[WRITTEN INSTRUCTION]: Please write the next part of the film festival reviews that follow directly below, picking up after their final sentence.

[PASSAGE]:
DAY 4 IRIS REVIEWS: TASTE OF LOVE, OUTLINES AND GET THE LIFE

Suri Mukherjee reviews some of the films screened in the 4th day of the festival.

Friday was a blur. If not for the festival programme, I couldn’t tell you which films I did and did not see. I spent the whole day in Cineworld and at night I had a whole lot of drinks at Pulse. (This is known as a “baptism” in Team Iris – Ed.) But now that I can think clearly again, let’s talk about the films!

The range of diverse perspectives shown during this festival has been astounding. I could deeply relate to the characters represented on screen numerous times – and I really can’t say that about most of the films I’ve seen elsewhere. The organisers deserve all the rounds of applause they get. So, for today’s Iris Reviews, I picked films which stray from the conventional narratives we usually see. Tuck in!

Taste of Love

This short takes us through the sexual journey of the protagonist by using food. I expected it to be an average experience but director Paul Scheufler blew my mind. He expertly choreographs the visuals on screen to correspond to the words. And what we have as a result is cinematic poetry. It is a gorgeous film and I have never found fruits and chips to be as beautiful as I do now. He is not afraid of close-ups and he is definitely not afraid of colours. He uses unconventional techniques to tell us a whole story, and you will listen. It is impossible to look away or lose focus for the duration of this short. I will not waste any more words on this film because it is something that needs to be experienced with your eyes.

Outlines

Introducing the short, writer-director Ellie Rogers said that she just wanted to make a film about a female relationship that doesn’t involve romance or sex, and ‘Outlines’ is exactly that. The protagonist Sarah comes home to find a hired escort who has just slept with her father, and through the evening the two develop an unlikely friendship.

It begins with absolute distrust between the two and progresses smoothly into a bond of trust and support. Implausible as the plot sounds, Rogers does a great job at making it believable. At the end, it was heart-breaking to see the two forced apart. You get so immersed in the little world of these two women talking that you forget they are not supposed to be talking at all. You want them to reunite and their sweet, unique friendship to persevere. I have to take my hat off to Rogers’ imagination for coming up with something like this and her expertise for executing it skilfully.

[RECORD SET]:

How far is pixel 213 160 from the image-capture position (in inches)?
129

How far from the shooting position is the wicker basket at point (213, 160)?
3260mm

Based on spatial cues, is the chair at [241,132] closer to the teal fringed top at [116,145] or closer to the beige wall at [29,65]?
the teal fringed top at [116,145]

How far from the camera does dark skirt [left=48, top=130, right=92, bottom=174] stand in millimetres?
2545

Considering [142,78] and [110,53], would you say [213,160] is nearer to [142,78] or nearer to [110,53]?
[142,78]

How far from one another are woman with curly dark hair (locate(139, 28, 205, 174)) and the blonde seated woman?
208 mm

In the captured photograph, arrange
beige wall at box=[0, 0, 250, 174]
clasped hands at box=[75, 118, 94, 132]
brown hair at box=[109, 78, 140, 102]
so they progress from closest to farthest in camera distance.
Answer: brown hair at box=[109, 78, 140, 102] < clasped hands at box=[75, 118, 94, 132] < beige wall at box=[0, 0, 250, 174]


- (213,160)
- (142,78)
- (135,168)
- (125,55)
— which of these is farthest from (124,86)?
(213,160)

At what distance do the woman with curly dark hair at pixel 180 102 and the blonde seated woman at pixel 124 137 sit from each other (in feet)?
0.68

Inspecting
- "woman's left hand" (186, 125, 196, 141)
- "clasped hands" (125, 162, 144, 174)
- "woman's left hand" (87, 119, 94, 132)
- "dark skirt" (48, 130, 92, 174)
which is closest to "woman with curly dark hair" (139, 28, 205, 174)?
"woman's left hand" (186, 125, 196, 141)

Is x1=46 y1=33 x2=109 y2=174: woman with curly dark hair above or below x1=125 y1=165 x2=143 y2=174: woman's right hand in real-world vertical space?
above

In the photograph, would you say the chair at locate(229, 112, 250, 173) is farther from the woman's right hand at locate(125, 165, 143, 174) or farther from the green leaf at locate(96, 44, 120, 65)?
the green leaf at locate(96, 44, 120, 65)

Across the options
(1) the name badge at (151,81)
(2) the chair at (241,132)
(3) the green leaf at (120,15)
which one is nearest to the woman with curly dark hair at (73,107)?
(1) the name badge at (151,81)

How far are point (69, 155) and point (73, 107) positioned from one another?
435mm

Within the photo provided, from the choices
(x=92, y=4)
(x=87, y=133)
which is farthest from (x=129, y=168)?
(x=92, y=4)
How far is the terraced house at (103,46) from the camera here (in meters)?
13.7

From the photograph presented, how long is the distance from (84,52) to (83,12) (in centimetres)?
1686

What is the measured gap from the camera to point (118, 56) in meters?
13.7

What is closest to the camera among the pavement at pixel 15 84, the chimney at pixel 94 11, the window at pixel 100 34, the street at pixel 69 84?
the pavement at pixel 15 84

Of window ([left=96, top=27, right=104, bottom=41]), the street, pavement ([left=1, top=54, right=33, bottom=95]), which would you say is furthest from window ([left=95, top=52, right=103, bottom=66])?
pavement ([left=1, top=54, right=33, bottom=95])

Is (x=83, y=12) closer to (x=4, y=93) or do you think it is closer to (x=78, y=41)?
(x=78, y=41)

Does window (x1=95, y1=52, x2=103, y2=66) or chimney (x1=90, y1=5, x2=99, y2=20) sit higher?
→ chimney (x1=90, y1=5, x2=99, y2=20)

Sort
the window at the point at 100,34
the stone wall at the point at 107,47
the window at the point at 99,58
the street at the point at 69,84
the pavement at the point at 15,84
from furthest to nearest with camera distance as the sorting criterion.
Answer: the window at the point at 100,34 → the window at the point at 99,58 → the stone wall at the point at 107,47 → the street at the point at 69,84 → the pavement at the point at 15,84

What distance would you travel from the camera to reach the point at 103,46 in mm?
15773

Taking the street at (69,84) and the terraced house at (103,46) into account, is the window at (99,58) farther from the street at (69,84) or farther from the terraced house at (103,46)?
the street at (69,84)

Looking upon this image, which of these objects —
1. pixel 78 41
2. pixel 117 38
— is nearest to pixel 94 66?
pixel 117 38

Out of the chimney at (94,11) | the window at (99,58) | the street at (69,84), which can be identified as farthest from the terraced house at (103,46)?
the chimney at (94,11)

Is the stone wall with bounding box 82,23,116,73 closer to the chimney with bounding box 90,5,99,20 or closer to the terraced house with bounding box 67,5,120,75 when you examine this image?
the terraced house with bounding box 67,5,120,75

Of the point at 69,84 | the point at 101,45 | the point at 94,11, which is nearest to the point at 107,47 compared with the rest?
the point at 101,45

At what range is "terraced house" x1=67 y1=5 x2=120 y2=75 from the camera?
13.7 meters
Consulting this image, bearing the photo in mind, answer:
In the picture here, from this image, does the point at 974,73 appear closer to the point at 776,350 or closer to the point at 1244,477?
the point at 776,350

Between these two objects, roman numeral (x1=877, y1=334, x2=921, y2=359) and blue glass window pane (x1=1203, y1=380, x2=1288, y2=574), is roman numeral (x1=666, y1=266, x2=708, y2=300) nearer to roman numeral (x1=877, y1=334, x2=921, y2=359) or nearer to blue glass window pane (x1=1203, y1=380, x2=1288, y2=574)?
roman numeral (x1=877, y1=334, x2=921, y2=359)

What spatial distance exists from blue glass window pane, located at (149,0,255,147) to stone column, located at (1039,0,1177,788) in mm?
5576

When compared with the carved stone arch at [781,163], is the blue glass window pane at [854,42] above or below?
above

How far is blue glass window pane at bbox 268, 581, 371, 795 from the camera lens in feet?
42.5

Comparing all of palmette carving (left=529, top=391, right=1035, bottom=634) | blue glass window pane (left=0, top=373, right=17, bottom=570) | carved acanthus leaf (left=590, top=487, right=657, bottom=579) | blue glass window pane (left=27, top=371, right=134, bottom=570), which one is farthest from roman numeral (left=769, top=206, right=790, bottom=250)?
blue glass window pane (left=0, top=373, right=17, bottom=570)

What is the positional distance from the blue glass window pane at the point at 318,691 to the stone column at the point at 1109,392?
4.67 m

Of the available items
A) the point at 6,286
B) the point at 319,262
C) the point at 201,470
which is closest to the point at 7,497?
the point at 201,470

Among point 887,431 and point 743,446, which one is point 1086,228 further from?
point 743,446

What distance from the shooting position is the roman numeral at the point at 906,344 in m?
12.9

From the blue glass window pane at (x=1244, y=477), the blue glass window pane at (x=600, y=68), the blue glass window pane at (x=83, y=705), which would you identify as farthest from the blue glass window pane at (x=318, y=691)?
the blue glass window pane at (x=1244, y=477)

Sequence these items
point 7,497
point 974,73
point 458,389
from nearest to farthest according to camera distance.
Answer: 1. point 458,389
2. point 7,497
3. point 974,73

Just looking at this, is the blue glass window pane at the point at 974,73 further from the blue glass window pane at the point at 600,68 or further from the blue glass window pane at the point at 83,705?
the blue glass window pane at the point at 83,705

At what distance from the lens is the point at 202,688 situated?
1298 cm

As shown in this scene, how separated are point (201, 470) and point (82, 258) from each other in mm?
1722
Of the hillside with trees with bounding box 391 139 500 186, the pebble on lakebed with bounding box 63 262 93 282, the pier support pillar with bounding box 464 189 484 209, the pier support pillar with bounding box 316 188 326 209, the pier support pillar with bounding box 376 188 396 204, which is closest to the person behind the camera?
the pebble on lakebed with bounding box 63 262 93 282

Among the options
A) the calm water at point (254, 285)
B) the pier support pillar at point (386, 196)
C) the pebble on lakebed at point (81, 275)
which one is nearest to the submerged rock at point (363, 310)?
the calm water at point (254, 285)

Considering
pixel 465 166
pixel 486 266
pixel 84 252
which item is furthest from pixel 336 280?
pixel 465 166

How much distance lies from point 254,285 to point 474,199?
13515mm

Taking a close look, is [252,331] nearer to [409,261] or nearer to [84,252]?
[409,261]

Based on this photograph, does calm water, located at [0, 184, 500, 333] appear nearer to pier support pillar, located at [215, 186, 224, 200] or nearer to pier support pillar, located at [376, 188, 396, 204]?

[WRITTEN REPLY]:
Get The Life

This short tells a unique story which urgently needed to be told. Alex is a trans man who has immigrated to the US to “get the life” he wants. In this short, he gets pregnant and consequently seeks an abortion. In a short time, this story shines a light on several important issues. It explores the fluid sexual dynamics within a queer relationship, along with Alex’s experience of dysphoria. It makes a crucial point about how transgender men are left out of the conversation on abortions and the differing reasons they might seek one. It subtly shows how even well-meaning people can misgender them.

In the beginning, it seems like Alex’s boyfriend is perfectly understanding and loving. But that changes in the blink of an eye. As soon as he suspects Alex of cheating, he calls him a racial slur. And then you discover that he hasn’t been respectful in terms of their method of protection during sex. It was deeply disturbing to watch but these aspects of relationships need to be portrayed. Because they reflect reality.

‘Get The Life’ stood out to me because of its contrast with ‘Sununú: A Revolution of Love’. The latter is a documentary about an Ecuadorian transgender couple, Fernando and Diane, and it screened in the festival on Thursday. Unlike Alex, Fernando was happy to be pregnant and he didn’t feel like less of a man as a result. So, in the space of two days, we’ve seen two very different approaches to the subject of trans men and pregnancy, and that is the plurality of narratives we need to see in the mainstream media. At present, you’d be hard-pressed to find one film about a trans man at any given time. At the Iris Prize film festival, you have several different stories coming from very different angles. That’s the range of diversity I mentioned earlier. Only at Iris!